L’anno scorso ho presentato lo spettacolo La coscienza di Zena, un monologo satirico, che ha avuto un enorme successo di pubblico e di critica, però ha dato fastidio al potere.

Quali progetti per il futuro?
Speravo che un progetto dell’anno scorso potesse avere un seguito. E’ un progetto nato su un concorso dal titolo “100 scuole”, da cui è nato il laboratorio teatrale sperimentale Memorie a confronto finanziato dalla Fondazione San Paolo di Torino, a cui è seguita la messa in scena di in collaborazione con l’Area Linguaggi e la Direzione Servizi alla persona del Comune di Genova, Uisp e Ansaldo. Abbiamo coinvolto, da una parte, i giovani dentro le scuole, ma anche con quelli espulsi dalla realtà scolastica, e dall’altra parte abbiamo interessato anche l’Area Anziani della Uisp, per mettere a confronto la gioventù di ieri con quella di oggi. La ricerca è stata coordinata da un’antropologa di Roma, Marzia Spanu, e le interviste, raccolte negli incontri sono state elaborate dalla scrittrice . Purtroppo, nonostante il successo dell’operazione e dello spettacolo, è seguito il nulla.
Per ritornare alla tua domanda, con l’Associazione Lunaria , con cui collaboro da tempo, proponiamo la versione invernale del Festival di San Matteo, che quest’estate ha avuto un grande successo. Ricordo solo l’incredibile affluenza di pubblico il 20 di agosto per assistere al Prometeo incantenato in greco.
La versione invernale del festival avrebbe come tema gli “estremismi”. Vorremmo affiancare agli spettacoli momenti di discussione, conferenze, letture. E dedicare una giornata di convegno a Claudio Lizza, uno sceneggiatore di talento mancato all’inizio dell’estate, un genovese che la città ha dimenticato.
Personalmente sto poi lavorando con Sandra Verda ad un monologo su Pasolini. Ci stiamo basando soprattutto sui suoi diari, usando come metafora il calcio. L’attore per cui l’abbiamo pensato è Sandro Palmieri.

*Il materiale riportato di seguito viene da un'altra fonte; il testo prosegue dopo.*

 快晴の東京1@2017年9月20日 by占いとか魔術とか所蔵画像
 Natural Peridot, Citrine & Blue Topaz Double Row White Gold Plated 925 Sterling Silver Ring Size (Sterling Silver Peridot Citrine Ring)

Si tratta di una scrittura a quattro mani?
No. Mi piace molto lavorare in simbiosi con un’autore, ma sempre rispettando i ruoli. Lavorare con Sandra è un piacere perché è un’artista molto generosa. Sforna materiali ad una velocità incredibile. Una parte è già pronta.

Chi è il tuo pubblico
Non è certo l’insegnante di latino, ma piuttosto il ragazzo di Prà, che come me ha origini popolari. Un pubblico da teatro di strada. Se il pubblico non capisce il tuo lavoro è soprattutto tua la colpa.